Menjaga Akidah Islam dan Menghargai Kebhinekaan demi Masyarakat yang Harmonis dan Sejahtera dalam Bingkai NKRI

Cara Niat Puasa Ramadhan

ssalamualaikum wr. wb.

Pak Ustadz, langsung saja, saya mau tanya bagaimana cara berniat puasa yg benar? Apakah harus kita lafazkan atau dgn kita sengaja berpuasa secara otomatis kita telah berniat utk puasa? Saya pernah dengar niat itu artinya sengaja jdi kalau kita sengaja melakukan puasa berarti sudah berniat tanpa harus dilafazkan. Mohon dijelaskan.

Wassalamu’alaikum wr. wb.

Jawaban

Assalamu ‘alaikum warahmatullahi wabarakatuh,

Niat adl syarat sah semua ibadah. Tanpa niat maka semua jenis ibadah tdk sah dilakukan.

Misalnya seorang yg melakukan puasa di bulan Ramadhan, tapi dia tdk meniatkannya sejak malam (tabyiitunniyah), maka dia tetap haram makan & minum di siang hari, namun puasanya tdk sah. Di hari lain, dia wajib mengganti puasanya yg tdk dilandasi niat sebelumnya.

Namun niat melakukan ibadah berbeda dgn melafadzkan niat. Lafadz seperti nawaitu shauma ghadin… bukanlah niat itu sendiri, melainkan hanya merupakan lafadz dari niat. Niat itu sendiri adanya di dalam hati.

Ketika seseorang berpuasa & menyengaja di dalam hatinya bahwa dirinya akan melakukan puasa, itu namanya niat. Sebaliknya, seorang yg melafazkan lafadz niat, belum tentu di dalam hatinya berniat melakukan puasa.
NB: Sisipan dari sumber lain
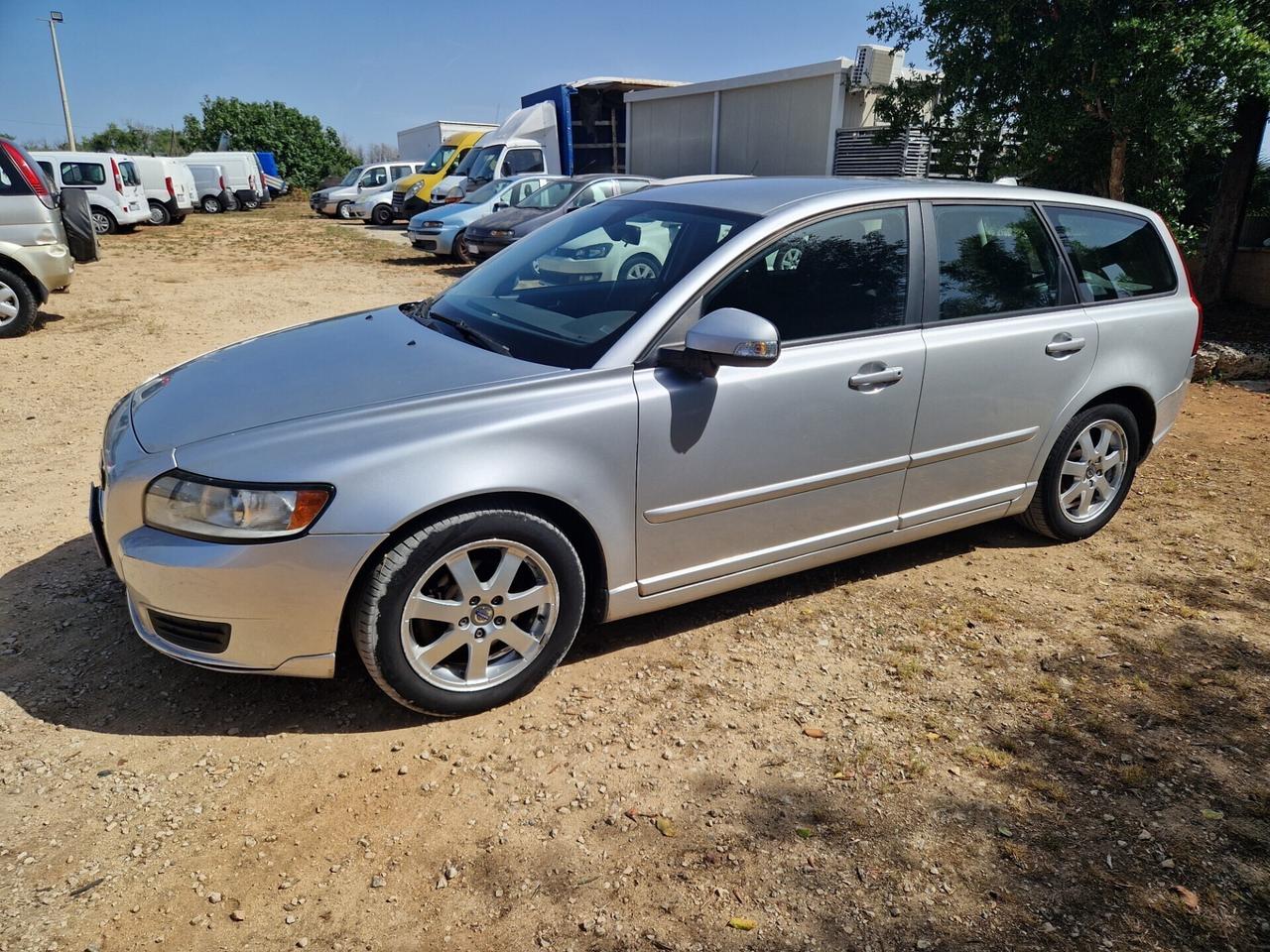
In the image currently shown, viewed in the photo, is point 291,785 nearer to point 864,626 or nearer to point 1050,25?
point 864,626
Misalnya, seorang guru TK sedangkan mengajarkan lafadz itu di depan murid-muridnya, meski dia mengulang-ulang lafadz itu belasan kali, tetapi kita tdk mengatakan bahwa ibu guru TK itu sedang berniat utk puasa esok harinya. Dia hanya melafadzkannya kalimat itu saja, tanpa meniatkannya di dalam hati.

Demikian juga seorang dubber (pengisi suara) yg sedang rekaman. Meski dia merekam suara yg melafazkan niat puasa, belum tentu di dalam hatinya dia berniat utk puasa esok harinya.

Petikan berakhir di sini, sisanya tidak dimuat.